**THE REQUEST:** Can you retype, word for word, the lines beginning with the one containing "From the candidates" and continuing through the last line?
• • • •
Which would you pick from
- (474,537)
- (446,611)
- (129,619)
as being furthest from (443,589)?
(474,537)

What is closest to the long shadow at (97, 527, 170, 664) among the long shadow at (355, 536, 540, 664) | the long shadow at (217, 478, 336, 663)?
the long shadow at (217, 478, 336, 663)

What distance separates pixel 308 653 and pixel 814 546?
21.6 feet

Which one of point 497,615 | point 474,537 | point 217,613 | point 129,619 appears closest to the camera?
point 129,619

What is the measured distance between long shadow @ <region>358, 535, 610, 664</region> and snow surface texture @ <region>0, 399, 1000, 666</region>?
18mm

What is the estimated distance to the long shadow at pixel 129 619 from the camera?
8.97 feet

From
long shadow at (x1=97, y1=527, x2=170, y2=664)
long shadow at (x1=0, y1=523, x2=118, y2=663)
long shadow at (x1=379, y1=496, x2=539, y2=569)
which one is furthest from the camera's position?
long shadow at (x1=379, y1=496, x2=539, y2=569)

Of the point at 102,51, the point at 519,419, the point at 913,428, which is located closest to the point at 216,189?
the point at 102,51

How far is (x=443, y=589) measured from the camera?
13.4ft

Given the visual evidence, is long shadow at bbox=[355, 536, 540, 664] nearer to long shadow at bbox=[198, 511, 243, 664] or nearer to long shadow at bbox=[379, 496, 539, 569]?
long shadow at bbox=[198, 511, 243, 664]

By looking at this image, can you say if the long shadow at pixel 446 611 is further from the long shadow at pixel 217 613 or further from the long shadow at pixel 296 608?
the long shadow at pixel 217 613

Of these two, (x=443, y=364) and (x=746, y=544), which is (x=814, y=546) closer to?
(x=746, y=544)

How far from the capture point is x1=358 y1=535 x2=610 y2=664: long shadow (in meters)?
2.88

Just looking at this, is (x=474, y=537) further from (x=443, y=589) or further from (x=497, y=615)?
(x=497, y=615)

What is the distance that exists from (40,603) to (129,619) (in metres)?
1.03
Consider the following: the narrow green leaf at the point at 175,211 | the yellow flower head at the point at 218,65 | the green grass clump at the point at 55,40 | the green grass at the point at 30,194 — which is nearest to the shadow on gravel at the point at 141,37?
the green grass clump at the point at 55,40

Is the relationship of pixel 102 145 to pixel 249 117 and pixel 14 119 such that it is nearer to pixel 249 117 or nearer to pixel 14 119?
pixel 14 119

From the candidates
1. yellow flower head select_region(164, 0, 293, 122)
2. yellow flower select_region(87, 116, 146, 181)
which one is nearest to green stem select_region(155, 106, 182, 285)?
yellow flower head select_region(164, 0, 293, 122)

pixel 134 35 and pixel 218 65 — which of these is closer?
• • • •
**OUTPUT OF THE TASK:**
From the candidates
1. yellow flower head select_region(164, 0, 293, 122)
2. yellow flower select_region(87, 116, 146, 181)
which one is nearest to green stem select_region(155, 106, 182, 285)?
yellow flower head select_region(164, 0, 293, 122)

pixel 134 35 and pixel 218 65 — which of these is closer?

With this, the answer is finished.